Excerpts from a spatial dataset
◇ ◇ ◇ ◇

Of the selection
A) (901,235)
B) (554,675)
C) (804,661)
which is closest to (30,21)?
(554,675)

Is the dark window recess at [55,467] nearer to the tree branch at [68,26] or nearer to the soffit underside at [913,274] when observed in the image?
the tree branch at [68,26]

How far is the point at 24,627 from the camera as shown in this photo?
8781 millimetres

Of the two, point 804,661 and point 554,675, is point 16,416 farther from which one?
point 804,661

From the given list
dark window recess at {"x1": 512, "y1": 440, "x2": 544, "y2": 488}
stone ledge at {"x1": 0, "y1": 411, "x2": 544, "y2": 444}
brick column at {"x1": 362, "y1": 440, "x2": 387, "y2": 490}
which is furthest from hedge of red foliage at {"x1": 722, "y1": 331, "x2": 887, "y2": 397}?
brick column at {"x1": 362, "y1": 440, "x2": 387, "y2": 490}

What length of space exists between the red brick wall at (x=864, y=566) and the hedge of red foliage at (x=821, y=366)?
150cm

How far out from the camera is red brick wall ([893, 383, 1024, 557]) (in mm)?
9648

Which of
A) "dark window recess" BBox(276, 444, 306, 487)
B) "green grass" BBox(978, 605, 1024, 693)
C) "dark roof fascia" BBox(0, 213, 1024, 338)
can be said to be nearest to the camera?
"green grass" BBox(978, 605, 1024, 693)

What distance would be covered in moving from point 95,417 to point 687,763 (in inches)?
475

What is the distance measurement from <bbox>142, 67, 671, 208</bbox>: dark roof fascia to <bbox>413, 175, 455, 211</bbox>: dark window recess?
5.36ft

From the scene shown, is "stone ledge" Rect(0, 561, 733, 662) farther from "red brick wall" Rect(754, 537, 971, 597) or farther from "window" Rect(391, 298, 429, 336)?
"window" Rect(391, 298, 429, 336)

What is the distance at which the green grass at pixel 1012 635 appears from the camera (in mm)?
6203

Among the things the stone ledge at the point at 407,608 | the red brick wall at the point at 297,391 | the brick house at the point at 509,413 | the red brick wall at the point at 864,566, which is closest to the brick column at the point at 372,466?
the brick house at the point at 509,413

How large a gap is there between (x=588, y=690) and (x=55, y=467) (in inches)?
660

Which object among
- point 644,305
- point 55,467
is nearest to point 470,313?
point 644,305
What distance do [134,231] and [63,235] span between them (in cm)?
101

◇ ◇ ◇ ◇

## What you are asked to do
Extract, unchanged, the closing run of lines that opens with the line containing "From the scene" and ends with the last line.

## Correct answer
From the scene shown, is "stone ledge" Rect(0, 561, 733, 662) farther from "red brick wall" Rect(754, 537, 971, 597) or farther from "window" Rect(391, 298, 429, 336)?
"window" Rect(391, 298, 429, 336)

What is the distance at which the green grass at pixel 1012 635 appears from the camera (in mm)?
6203

Among the things the stone ledge at the point at 407,608 | the red brick wall at the point at 297,391 | the brick house at the point at 509,413 | the red brick wall at the point at 864,566, which is closest to the brick column at the point at 372,466?
the brick house at the point at 509,413

How large a gap is there between (x=588, y=690) and (x=55, y=467) (in inches)?
660

Which object among
- point 644,305
- point 55,467
is nearest to point 470,313?
point 644,305
What distance do [134,231] and [63,235] span between them (in cm)?
101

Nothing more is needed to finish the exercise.